Auch die Forschung werde leiden und innovative Versorgungsverträgen zwischen Krankenkassen und den Zentren werde die Grundlage entzogen. Den Entwurf einer Pressemitteilung hat die Interessengemeinschaft gar mit „Droht ein neuer Bluterskandal?“ überschrieben.

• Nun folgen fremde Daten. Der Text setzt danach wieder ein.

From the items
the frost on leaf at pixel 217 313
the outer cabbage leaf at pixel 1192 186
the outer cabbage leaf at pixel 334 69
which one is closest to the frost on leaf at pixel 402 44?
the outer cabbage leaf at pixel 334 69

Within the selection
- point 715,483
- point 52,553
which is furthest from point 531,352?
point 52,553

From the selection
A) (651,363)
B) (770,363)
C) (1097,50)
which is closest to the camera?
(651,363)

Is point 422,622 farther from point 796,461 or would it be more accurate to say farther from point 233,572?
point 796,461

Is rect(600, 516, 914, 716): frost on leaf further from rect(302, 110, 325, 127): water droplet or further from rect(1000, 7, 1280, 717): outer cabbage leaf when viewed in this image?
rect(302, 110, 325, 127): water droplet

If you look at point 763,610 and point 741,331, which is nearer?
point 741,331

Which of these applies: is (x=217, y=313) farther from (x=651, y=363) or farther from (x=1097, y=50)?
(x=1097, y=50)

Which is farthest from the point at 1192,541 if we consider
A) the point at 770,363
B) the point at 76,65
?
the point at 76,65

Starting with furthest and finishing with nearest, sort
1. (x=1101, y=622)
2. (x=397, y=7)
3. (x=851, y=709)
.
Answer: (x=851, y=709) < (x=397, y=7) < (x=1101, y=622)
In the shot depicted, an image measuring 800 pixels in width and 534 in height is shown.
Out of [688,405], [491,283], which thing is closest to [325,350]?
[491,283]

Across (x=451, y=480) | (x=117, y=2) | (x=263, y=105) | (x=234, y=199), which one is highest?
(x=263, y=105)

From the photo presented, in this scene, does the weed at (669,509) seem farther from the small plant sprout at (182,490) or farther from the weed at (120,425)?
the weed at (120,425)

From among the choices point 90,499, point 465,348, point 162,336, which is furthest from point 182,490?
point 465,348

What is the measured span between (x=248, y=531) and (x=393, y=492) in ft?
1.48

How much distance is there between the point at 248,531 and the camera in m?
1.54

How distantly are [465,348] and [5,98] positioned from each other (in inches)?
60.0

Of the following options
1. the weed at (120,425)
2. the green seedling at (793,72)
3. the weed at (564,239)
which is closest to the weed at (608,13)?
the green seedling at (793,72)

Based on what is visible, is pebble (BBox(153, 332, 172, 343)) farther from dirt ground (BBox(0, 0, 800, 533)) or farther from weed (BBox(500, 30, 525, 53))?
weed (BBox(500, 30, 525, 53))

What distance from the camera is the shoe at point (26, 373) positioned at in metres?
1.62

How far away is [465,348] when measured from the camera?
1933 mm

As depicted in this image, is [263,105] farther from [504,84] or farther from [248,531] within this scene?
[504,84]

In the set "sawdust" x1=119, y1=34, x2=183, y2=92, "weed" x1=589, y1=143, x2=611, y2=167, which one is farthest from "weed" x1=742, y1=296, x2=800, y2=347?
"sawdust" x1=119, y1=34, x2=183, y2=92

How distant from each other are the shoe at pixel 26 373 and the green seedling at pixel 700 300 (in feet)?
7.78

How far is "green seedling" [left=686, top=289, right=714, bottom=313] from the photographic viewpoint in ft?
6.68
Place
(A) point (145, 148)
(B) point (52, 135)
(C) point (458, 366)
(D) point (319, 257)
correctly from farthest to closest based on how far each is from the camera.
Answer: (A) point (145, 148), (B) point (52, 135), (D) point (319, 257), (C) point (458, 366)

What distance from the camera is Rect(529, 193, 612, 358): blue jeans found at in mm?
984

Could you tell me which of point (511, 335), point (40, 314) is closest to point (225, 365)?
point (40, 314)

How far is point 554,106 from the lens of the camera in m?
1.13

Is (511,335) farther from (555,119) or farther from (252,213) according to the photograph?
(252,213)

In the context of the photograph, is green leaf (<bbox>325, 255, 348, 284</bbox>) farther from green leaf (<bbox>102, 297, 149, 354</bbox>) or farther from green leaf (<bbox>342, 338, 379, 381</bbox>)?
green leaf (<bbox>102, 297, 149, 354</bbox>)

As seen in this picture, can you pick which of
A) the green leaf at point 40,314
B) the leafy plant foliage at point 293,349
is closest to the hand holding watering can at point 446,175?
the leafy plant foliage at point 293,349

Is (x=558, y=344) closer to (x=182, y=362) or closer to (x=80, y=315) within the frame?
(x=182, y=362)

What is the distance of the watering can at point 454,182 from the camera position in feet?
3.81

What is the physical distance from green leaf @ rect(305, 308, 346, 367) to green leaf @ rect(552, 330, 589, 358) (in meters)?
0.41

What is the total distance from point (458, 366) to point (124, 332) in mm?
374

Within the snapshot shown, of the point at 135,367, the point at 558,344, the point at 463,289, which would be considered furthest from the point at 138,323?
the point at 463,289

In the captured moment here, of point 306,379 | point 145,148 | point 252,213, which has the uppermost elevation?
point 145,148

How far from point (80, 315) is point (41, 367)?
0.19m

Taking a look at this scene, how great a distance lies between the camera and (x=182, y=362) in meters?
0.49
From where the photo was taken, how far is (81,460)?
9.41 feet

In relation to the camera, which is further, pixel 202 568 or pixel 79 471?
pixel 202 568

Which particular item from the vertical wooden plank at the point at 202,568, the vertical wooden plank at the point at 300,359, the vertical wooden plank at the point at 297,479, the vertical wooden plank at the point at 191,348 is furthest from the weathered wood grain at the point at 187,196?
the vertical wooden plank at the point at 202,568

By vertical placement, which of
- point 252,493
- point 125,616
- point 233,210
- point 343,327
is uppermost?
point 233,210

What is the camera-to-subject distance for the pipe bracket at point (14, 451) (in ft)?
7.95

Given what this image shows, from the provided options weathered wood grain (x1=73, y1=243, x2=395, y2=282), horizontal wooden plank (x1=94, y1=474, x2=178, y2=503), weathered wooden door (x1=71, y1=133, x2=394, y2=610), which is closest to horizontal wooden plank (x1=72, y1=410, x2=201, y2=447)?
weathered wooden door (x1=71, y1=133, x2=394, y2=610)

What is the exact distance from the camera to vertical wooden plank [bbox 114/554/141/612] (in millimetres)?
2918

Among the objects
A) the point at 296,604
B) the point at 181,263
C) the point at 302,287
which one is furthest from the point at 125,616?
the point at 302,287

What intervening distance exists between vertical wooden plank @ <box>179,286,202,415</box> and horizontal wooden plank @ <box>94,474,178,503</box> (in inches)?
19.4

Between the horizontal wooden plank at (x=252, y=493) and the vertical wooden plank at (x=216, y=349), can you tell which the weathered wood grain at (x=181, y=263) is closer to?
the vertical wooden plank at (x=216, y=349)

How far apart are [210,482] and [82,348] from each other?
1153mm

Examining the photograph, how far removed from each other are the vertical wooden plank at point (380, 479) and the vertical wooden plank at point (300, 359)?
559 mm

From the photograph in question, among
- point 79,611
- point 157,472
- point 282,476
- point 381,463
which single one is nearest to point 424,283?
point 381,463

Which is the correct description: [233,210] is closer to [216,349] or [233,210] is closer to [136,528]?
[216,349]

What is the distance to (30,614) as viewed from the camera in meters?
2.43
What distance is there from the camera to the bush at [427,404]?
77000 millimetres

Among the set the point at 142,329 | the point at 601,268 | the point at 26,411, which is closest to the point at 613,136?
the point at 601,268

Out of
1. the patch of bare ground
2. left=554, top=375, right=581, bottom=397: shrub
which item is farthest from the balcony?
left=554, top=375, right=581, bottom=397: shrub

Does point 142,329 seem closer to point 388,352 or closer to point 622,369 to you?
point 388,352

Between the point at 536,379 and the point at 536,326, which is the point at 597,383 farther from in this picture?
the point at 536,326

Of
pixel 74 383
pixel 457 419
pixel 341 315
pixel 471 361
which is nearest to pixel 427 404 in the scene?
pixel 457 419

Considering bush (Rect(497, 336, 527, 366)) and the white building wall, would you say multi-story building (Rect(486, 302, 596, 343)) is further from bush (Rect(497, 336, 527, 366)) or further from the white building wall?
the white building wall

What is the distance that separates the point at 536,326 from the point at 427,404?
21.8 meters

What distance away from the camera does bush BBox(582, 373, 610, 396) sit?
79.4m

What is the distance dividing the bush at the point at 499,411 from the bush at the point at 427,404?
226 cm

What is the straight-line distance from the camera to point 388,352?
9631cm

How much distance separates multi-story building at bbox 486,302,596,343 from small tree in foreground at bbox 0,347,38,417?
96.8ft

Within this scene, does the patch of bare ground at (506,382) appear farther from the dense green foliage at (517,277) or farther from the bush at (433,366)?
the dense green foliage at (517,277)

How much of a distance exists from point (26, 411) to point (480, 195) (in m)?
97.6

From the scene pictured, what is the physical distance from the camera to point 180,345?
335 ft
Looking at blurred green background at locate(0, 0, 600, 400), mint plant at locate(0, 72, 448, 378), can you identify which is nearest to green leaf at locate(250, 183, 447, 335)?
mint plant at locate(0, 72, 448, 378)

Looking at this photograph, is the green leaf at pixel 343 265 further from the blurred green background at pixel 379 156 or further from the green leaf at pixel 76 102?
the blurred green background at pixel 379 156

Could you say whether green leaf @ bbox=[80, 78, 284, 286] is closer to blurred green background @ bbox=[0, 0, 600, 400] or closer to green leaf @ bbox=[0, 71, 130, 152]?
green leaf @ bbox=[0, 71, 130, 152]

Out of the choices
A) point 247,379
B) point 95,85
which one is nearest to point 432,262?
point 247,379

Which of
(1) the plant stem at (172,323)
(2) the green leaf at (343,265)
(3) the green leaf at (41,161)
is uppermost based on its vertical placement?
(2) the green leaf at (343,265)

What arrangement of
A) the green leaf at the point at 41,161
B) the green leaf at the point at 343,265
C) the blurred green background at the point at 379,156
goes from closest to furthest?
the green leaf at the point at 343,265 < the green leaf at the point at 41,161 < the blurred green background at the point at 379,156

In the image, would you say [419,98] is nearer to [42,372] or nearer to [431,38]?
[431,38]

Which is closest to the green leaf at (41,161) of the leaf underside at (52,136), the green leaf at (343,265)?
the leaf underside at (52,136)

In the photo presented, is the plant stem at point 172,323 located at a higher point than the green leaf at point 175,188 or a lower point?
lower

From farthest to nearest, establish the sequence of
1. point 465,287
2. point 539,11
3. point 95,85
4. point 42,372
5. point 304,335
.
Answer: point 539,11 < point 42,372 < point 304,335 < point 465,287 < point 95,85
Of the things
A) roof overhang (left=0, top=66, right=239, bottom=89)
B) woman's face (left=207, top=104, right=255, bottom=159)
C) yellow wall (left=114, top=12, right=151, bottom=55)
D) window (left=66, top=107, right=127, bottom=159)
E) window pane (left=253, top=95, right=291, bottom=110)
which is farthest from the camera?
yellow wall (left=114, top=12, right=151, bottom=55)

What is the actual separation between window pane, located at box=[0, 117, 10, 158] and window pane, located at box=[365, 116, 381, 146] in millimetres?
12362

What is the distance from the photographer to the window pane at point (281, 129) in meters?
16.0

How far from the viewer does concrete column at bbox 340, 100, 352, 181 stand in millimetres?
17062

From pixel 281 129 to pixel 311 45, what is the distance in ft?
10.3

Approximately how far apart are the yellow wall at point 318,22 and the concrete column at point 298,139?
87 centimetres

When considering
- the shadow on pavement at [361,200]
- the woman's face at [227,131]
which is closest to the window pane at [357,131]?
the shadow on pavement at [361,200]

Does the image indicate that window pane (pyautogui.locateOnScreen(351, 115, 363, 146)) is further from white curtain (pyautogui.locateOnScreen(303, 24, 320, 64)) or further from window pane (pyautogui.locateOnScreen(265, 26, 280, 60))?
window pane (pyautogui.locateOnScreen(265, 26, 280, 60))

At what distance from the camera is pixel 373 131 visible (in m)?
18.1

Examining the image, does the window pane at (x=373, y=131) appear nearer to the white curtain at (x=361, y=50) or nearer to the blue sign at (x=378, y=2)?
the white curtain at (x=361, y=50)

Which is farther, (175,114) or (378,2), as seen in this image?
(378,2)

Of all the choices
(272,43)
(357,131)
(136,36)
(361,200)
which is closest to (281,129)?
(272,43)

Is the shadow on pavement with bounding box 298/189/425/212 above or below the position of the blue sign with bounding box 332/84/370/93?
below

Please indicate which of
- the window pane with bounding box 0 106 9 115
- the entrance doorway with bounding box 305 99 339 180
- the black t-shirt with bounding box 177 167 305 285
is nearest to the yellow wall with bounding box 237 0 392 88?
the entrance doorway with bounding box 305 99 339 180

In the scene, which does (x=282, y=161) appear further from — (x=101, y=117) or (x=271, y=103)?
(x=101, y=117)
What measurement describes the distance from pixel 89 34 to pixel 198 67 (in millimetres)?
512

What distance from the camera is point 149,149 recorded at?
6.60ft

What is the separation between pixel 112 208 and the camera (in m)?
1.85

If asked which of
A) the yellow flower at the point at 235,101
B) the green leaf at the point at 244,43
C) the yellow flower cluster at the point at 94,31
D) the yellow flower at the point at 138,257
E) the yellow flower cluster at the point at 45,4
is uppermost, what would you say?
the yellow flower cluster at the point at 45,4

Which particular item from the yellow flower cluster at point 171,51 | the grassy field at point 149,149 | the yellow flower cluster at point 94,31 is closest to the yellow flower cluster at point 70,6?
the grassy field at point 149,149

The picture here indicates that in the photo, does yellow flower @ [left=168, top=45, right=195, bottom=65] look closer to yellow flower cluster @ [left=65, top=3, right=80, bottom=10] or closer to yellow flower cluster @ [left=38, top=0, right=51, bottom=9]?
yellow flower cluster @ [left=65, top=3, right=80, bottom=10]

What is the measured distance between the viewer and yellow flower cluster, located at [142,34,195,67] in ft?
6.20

„Sollte es bei den Plänen bleiben, sehe ich die in Deutschland sehr gute Versorgung von Bluterkranken in ihrer Qualität stark gefährdet. Vor allem die Notfallversorgung“, warnt auch Oldenburg. Er fürchtet, dass die Patienten sich ihre Produkte künftig vom Internisten um die Ecke verschreiben lassen. Der hohe Therapiestandard stehe und falle aber mit der Kontrolle und Beobachtung durch Spezialisten, die nur in den Zentren möglich sei.

Versorgungsaspekte müssen Vorrang vor der Ökonomie haben

Genau mit dieser Begründung hatten bereits im Sommer die europäischen Hämophilie-Verbände EAHAD und EHC vor der von Spahn nun beschlossenen Spaltung der Therapie gewarnt. Auch in den Koalitionsfraktionen ist man daher inzwischen hellhörig geworden. „Ich kann nur raten, hier sensibel vorzugehen, bevor die bewährte Versorgung der Bluter über Hämophilie-Zentren eingeschränkt wird“, so der Arzneimittelexperte der Unions-Fraktion Michael Hennrich gegenüber dem Handelsblatt. „Bei der Behandlung einer so komplexen Erkrankung müssen Versorgungsaspekte Vorrang haben vor der Ökonomie.“

Dabei schließt Hennrich nicht aus, dass es in der Vergangenheit tatsächlich zu Graumarktgeschäften im Direktvertrieb gekommen ist. „Doch hier lässt sich Transparenz auch dadurch schaffen, dass die Hersteller in Zukunft verpflichtet werden, die tatsächlich abgerechneten Preise direkt dem GKV-Spitzenverband zu melden. Diesen Weg sind wir auch bei Zytostatika gegen Krebs erfolgreich gegangen“, so Hernnrich.

Die patientenindividuelle Herstellung der Chemotherapie hatte die darauf spezialisierten Apotheken in der Vergangenheit zu Millionären gemacht, weil die Hersteller hohe Rabatte auf die Zutaten gewährt haben. Diese wurden aber nicht an die Kassen weitergegeben. Oldenburg weißt diese Vorwürfe zurück: „Für die Universitätsklinik Bonn kann ich ausschließen, dass es solche Effekte gibt.“

CDU-Politiker Hennrich nimmt derweil Spahn gegen den Vorwurf in Schutz, er wolle nur den Apothekern auf dem Hintergrund der aktuellen Debatte um ein Versandhandelsverbot ein lukratives Zubrot verschaffen. „Ein solches Motiv schließe ich aus“, sagt Hennrich.